People who have cancer live in a different world than those who do not. It is a Little Shop of Horrors that none of us ever intended to visit; the kind of place that renders us helplessness with statistics we cannot change, and sucks us into depressing forms of logic. If 40,000 women must die of breast cancer this year, and I pray to get well, am I asking another to die in my place?
And we know that when we die, we must be shushed from the minds of Survivors and cancer innocents alike. Because thinking about all those dead people—perhaps even imagining over a half million bodies in one big pile, converging in some gigantic encampment like penguins flocking to the South Pole in a massive act of death instead of mating—is not something anyone can sustain for very long.

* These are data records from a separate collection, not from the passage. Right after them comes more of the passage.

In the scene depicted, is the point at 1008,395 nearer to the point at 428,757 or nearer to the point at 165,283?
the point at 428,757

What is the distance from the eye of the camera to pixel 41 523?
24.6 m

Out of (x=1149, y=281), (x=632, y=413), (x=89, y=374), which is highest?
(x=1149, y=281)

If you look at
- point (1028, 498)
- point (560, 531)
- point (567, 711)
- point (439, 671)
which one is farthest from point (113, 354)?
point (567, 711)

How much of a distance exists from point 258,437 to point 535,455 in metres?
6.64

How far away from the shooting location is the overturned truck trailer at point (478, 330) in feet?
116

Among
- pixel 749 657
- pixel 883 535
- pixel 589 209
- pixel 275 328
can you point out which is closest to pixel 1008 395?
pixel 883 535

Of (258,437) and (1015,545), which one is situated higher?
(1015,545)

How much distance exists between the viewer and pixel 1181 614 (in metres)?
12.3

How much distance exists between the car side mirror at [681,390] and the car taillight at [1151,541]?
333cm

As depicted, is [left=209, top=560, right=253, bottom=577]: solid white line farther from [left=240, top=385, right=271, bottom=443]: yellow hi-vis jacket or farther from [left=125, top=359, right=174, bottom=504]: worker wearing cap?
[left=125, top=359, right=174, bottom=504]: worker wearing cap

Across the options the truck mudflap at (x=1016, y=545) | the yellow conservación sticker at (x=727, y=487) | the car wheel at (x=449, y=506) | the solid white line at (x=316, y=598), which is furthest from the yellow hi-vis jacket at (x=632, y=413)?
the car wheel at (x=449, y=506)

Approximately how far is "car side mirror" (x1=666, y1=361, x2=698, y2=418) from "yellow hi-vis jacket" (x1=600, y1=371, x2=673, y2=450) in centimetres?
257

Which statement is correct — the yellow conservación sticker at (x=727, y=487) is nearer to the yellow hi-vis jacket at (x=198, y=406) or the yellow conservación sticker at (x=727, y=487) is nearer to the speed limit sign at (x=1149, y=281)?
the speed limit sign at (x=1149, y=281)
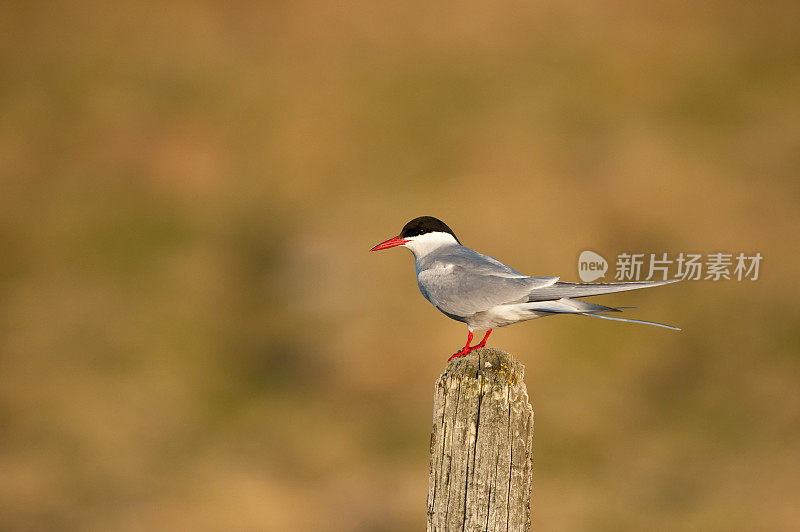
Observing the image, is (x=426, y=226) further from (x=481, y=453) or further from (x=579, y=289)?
(x=481, y=453)

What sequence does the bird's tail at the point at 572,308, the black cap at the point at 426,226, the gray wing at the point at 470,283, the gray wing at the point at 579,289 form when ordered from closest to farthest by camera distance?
1. the gray wing at the point at 579,289
2. the bird's tail at the point at 572,308
3. the gray wing at the point at 470,283
4. the black cap at the point at 426,226

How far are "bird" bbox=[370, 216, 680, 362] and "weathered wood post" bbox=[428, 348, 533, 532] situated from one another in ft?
1.08

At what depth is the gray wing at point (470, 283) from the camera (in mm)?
3359

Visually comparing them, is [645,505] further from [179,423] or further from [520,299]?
[520,299]

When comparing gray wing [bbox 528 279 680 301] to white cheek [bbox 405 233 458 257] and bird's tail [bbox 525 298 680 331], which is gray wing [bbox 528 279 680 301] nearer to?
bird's tail [bbox 525 298 680 331]

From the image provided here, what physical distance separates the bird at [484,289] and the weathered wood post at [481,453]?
329 millimetres

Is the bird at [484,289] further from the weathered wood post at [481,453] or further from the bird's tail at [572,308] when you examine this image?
the weathered wood post at [481,453]

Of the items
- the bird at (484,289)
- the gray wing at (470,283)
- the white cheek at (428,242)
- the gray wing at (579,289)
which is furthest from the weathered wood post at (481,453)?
the white cheek at (428,242)

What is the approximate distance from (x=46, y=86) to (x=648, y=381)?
9349 mm

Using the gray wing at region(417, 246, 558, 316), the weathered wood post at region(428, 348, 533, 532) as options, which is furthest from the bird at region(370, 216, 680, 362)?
the weathered wood post at region(428, 348, 533, 532)

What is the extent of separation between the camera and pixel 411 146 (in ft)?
35.6

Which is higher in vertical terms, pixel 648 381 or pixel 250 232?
pixel 250 232

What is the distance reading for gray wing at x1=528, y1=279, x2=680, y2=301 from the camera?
2803 mm

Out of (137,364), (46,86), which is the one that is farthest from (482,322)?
(46,86)
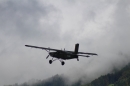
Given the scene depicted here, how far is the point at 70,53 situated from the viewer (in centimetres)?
7344

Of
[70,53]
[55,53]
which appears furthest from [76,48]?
[55,53]

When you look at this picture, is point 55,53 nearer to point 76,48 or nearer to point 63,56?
point 63,56

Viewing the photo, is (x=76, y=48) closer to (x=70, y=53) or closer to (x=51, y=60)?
(x=70, y=53)

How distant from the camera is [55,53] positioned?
7275 cm

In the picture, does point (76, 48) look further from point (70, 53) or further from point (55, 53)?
point (55, 53)

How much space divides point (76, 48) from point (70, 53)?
3.55 meters

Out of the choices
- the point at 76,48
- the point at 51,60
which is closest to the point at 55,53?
the point at 51,60

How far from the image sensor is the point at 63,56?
71625 mm

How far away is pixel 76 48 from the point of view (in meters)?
75.6

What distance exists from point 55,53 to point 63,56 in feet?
10.5

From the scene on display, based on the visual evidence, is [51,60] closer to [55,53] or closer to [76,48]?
[55,53]

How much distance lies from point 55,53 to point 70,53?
17.6 ft

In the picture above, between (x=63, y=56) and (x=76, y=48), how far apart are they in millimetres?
6719
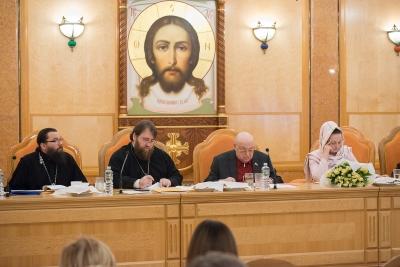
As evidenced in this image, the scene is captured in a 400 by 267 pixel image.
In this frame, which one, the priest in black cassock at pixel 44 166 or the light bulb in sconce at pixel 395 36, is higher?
the light bulb in sconce at pixel 395 36

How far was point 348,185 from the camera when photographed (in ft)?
A: 18.8

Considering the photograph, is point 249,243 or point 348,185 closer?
point 249,243

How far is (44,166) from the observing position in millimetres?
6500

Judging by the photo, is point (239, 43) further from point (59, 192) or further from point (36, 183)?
point (59, 192)

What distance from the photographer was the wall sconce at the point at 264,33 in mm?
10188

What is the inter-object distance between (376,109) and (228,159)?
484cm

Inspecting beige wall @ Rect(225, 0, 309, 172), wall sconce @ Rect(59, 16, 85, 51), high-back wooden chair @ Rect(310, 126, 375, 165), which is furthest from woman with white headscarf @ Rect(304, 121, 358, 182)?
wall sconce @ Rect(59, 16, 85, 51)

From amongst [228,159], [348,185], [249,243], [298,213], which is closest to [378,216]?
[348,185]

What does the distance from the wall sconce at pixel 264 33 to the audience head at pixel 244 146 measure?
392cm

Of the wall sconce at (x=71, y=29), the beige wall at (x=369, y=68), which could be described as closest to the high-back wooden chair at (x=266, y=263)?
the wall sconce at (x=71, y=29)

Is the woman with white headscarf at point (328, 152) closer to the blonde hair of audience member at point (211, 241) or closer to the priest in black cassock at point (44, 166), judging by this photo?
the priest in black cassock at point (44, 166)

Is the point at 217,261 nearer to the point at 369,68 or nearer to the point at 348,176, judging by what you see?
the point at 348,176

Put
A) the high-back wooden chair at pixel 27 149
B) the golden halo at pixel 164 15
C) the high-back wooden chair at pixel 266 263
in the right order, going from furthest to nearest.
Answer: the golden halo at pixel 164 15 < the high-back wooden chair at pixel 27 149 < the high-back wooden chair at pixel 266 263

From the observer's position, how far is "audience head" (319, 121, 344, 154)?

Recently, though, I had to thank my aunt again. Because now that I made it through the treatments, thereby immediately qualifying myself for promotion to the status of Survivor, I realize that the candle and the masses were indeed remembrances. The old me—that energetic person with the athletic body and the fearless mind—is dead. I have no choice now but to bury her, grieve her and try to move on, to whatever destiny has in store for this new Survivor-me. She is a woman I do not yet know, or believe in. But I will give her everything I possibly can, and do my best with whatever she can give me in return.
So thank you, Aunt, for the masses and the candle—I understand that I am but a humble glimmer, one among millions, all hoping for the chance to live a healthy life. And I understand that, while my own experiences were horrible, others suffer more. Their souls visit me as I fall asleep; so debilitated, or so dead, they can no longer speak for themselves. I wrote this for them.